Dann zog er die Augenbrauen zusammen, während er versuchte, sich ‚Lucy‘, die Statue im Schlossbrunnen, vorzustellen. Es stimmte, er hatte schon so manches Mal das Gefühl gehabt, dass die Brunnenstatue nicht an jedem Tag gleich aussah. Dass zum Beispiel das Bein, auf dem sie stand, am Vortag ein anderes war. Trotzdem klang die Behauptung, dass es sich um einen echten Elefanten handle, der lediglich zur Tarnung auf einem Hinterbein im Brunnen stand, mehr als unwahrscheinlich. Immerhin gab es diesen Elefantenbrunnen sicher schon seit Jahren.

„Wenn die Statue ein richtiger Elefant ist, warum läuft sie dann nicht einfach weg?
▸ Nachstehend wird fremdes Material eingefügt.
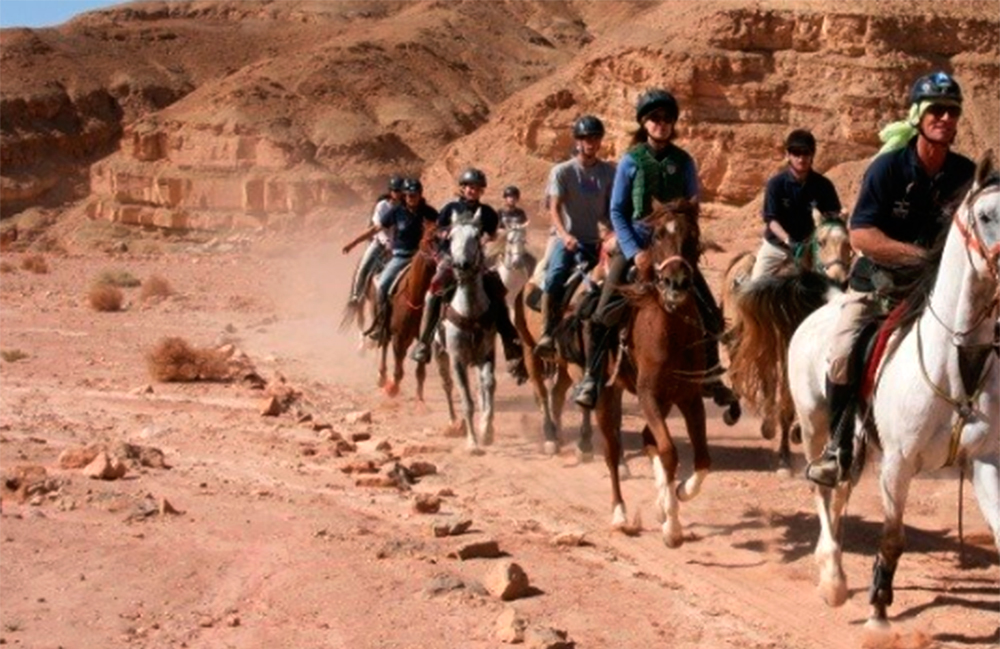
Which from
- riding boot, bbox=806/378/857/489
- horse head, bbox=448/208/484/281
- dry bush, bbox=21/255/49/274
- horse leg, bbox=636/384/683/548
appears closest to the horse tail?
horse leg, bbox=636/384/683/548

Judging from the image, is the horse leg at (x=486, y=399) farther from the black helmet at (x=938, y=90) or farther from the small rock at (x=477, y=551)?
the black helmet at (x=938, y=90)

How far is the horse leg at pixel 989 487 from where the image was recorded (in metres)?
8.08

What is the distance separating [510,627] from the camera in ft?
28.7

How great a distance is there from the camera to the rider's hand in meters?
11.0

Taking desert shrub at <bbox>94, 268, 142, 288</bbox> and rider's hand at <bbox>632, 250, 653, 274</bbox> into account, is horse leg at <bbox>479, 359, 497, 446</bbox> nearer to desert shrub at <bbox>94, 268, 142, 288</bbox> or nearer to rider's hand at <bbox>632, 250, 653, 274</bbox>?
rider's hand at <bbox>632, 250, 653, 274</bbox>

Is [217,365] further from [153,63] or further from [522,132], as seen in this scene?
[153,63]

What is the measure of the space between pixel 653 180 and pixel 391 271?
7923 mm

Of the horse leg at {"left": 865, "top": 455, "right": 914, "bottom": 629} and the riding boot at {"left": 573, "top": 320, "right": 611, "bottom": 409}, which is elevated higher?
the riding boot at {"left": 573, "top": 320, "right": 611, "bottom": 409}

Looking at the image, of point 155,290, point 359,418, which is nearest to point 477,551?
point 359,418

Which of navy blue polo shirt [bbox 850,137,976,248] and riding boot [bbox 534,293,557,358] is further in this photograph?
riding boot [bbox 534,293,557,358]

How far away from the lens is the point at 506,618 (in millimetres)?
8852

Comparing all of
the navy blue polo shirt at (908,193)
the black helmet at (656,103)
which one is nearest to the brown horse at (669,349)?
the black helmet at (656,103)

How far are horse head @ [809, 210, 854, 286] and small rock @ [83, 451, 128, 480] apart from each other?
5817mm

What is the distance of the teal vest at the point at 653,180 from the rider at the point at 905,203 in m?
2.21
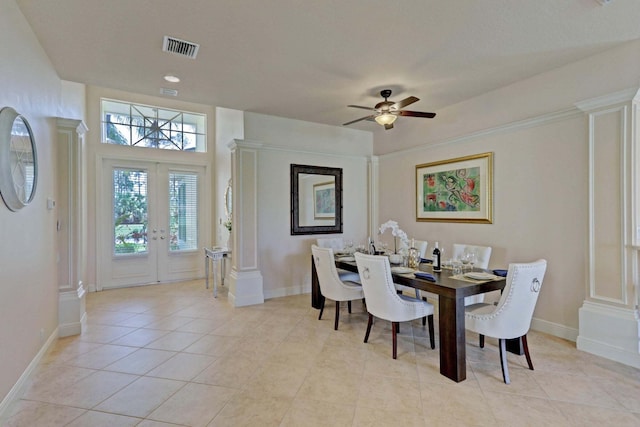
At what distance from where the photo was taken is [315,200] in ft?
18.0

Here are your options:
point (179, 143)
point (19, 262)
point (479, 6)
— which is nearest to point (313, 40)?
point (479, 6)

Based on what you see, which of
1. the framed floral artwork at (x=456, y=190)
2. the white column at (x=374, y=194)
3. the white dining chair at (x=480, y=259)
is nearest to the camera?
the white dining chair at (x=480, y=259)

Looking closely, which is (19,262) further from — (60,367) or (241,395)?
(241,395)

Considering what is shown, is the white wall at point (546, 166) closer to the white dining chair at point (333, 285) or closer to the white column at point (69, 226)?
the white dining chair at point (333, 285)

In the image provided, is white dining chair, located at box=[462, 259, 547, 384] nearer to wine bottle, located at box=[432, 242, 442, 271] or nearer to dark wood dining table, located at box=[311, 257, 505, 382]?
dark wood dining table, located at box=[311, 257, 505, 382]

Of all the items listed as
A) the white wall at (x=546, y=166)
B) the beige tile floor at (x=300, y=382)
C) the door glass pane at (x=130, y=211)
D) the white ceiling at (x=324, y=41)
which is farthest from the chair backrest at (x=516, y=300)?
the door glass pane at (x=130, y=211)

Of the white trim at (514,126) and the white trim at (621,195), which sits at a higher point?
the white trim at (514,126)

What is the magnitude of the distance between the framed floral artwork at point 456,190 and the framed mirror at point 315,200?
139 cm

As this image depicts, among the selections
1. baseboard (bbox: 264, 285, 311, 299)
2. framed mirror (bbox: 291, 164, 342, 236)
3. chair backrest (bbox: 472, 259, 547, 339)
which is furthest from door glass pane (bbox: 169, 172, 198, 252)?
chair backrest (bbox: 472, 259, 547, 339)

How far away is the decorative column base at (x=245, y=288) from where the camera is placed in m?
4.64

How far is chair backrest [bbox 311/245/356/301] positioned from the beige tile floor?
417 millimetres

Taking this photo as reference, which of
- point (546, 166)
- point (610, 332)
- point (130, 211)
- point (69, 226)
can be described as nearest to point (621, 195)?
point (546, 166)

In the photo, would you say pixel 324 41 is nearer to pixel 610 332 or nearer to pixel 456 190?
pixel 456 190

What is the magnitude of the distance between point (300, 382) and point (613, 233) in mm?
3145
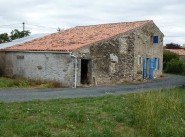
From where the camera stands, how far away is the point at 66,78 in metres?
25.8

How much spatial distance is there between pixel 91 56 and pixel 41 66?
3598mm

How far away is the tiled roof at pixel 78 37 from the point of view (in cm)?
2745

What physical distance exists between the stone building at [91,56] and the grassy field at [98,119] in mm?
10992

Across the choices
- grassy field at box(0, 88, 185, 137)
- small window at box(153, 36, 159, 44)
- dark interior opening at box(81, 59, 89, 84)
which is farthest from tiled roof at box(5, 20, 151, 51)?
grassy field at box(0, 88, 185, 137)

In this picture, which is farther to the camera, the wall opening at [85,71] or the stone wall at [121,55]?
the stone wall at [121,55]

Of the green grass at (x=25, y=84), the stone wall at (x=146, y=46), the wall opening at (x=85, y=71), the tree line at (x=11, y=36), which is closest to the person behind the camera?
the green grass at (x=25, y=84)

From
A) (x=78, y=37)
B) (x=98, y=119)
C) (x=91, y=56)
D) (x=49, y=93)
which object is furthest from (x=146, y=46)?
(x=98, y=119)

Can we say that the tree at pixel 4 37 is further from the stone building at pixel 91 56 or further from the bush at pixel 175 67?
the bush at pixel 175 67

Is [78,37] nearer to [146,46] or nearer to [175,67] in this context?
[146,46]

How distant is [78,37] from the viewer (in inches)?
1192

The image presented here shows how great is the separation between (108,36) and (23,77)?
6.99 meters

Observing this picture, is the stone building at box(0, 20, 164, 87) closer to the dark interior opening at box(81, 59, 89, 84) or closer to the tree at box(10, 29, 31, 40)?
the dark interior opening at box(81, 59, 89, 84)

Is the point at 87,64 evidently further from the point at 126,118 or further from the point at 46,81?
the point at 126,118

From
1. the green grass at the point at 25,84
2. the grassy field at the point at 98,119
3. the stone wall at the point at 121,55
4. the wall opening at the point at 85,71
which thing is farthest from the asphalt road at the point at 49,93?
the wall opening at the point at 85,71
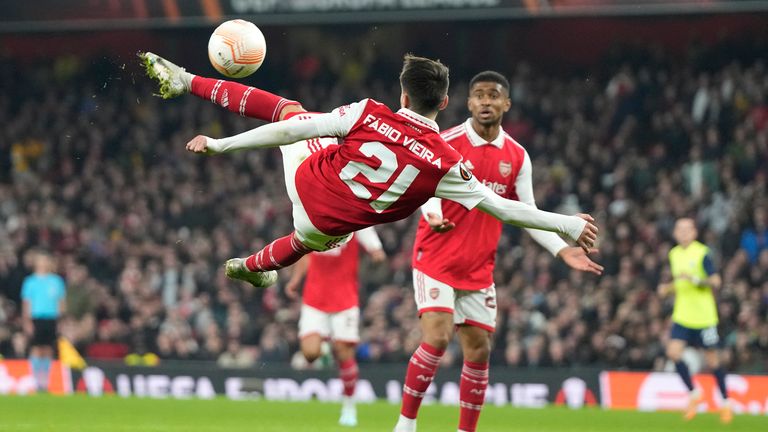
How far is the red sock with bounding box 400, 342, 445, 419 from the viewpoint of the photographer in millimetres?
8234

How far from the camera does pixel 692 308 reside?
13195mm

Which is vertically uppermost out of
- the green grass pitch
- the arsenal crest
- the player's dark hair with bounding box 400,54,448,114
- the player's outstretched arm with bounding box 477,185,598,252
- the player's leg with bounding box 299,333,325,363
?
the player's dark hair with bounding box 400,54,448,114

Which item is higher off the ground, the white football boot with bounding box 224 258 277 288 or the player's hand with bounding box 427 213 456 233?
the player's hand with bounding box 427 213 456 233

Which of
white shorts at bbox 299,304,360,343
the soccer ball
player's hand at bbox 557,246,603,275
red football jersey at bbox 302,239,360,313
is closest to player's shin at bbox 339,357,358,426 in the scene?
white shorts at bbox 299,304,360,343

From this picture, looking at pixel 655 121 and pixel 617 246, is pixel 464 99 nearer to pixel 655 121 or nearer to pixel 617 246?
pixel 655 121

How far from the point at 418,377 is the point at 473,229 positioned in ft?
3.76

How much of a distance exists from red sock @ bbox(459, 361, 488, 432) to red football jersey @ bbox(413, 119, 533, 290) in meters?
0.57

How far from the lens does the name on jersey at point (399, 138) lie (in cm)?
730

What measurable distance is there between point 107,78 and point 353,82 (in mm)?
5449

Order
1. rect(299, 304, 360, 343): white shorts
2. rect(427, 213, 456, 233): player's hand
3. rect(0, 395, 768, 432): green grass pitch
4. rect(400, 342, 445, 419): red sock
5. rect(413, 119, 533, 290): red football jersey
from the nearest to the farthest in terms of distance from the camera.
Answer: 1. rect(427, 213, 456, 233): player's hand
2. rect(400, 342, 445, 419): red sock
3. rect(413, 119, 533, 290): red football jersey
4. rect(0, 395, 768, 432): green grass pitch
5. rect(299, 304, 360, 343): white shorts

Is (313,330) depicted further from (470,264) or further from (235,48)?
(235,48)

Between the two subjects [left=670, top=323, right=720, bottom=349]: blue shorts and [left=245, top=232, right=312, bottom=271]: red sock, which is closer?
[left=245, top=232, right=312, bottom=271]: red sock

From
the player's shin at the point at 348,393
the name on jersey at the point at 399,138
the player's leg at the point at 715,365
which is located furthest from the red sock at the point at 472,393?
the player's leg at the point at 715,365

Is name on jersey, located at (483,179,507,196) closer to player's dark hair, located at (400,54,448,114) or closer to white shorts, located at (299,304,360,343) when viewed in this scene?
player's dark hair, located at (400,54,448,114)
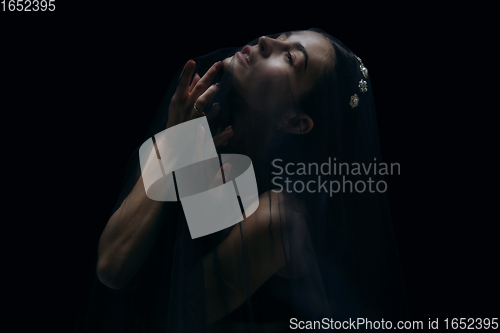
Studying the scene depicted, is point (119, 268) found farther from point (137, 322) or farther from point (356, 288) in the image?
point (356, 288)

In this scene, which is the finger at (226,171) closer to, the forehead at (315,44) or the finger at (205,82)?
the finger at (205,82)

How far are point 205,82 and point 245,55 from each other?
0.17 m

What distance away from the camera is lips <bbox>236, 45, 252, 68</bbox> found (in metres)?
1.58

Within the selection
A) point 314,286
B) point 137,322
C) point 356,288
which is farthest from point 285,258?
point 137,322

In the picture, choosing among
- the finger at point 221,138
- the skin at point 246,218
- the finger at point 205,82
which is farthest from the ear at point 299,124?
the finger at point 205,82

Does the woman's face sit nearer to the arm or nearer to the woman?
A: the woman

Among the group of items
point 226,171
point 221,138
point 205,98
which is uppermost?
point 205,98

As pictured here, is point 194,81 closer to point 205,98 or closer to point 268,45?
point 205,98

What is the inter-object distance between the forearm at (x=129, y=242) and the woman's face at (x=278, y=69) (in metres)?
0.51

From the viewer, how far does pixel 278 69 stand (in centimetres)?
155

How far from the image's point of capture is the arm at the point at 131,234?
153 centimetres

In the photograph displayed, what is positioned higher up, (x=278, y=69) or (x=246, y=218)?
(x=278, y=69)

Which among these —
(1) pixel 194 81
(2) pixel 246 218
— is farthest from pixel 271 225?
(1) pixel 194 81

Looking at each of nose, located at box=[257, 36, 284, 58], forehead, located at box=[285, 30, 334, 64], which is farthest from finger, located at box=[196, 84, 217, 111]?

Ich denke, diese Schattenelefanten sind so scheu?“

Augusta schüttelte den Kopf. „Lucy schon ganz lange im Brunnen wohnt. Gärtner ihr jeden Tag Futter bringt und wegmacht Dünger.“

„Dünger?“ fragte Siegbald verwirrt. Dann riss er die Augen auf, als ihm dämmerte, was die Dächsin meinte. „Ach den Dünger. Ich verstehe.“

In Wirklichkeit war ihm Lucy im Moment vollkommen gleich. Er würde sich sicher nicht von einem alten Elefanten davon abhalten lassen, die Königswürde niederzulegen.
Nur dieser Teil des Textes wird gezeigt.